**Provided material**
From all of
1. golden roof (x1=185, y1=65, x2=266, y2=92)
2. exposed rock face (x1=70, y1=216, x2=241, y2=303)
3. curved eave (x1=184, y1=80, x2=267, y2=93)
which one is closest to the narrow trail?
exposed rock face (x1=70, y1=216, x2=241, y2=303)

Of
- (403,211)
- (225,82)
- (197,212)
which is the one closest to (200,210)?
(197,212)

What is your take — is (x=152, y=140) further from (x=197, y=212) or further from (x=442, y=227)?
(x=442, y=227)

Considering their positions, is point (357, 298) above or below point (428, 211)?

**Problem statement**
Turn every line of the records above into a Markdown table with the columns "Row" and "Line". Number the rows in order and leave out the blank lines.

**Answer to this task**
| Row | Line |
|---|---|
| 1 | From all of |
| 2 | 1. golden roof (x1=185, y1=65, x2=266, y2=92) |
| 3 | 2. exposed rock face (x1=70, y1=216, x2=241, y2=303) |
| 4 | 3. curved eave (x1=184, y1=80, x2=267, y2=93) |
| 5 | which one is closest to the narrow trail? |
| 6 | exposed rock face (x1=70, y1=216, x2=241, y2=303) |
| 7 | Of |
| 8 | - (403,211) |
| 9 | - (225,82) |
| 10 | - (197,212) |
| 11 | which is the one closest to (200,210)? |
| 12 | (197,212) |
| 13 | What is your take — is (x=152, y=140) further from (x=197, y=212) or further from (x=442, y=227)? |
| 14 | (x=442, y=227) |
| 15 | Considering their positions, is point (357, 298) above or below point (428, 211)? |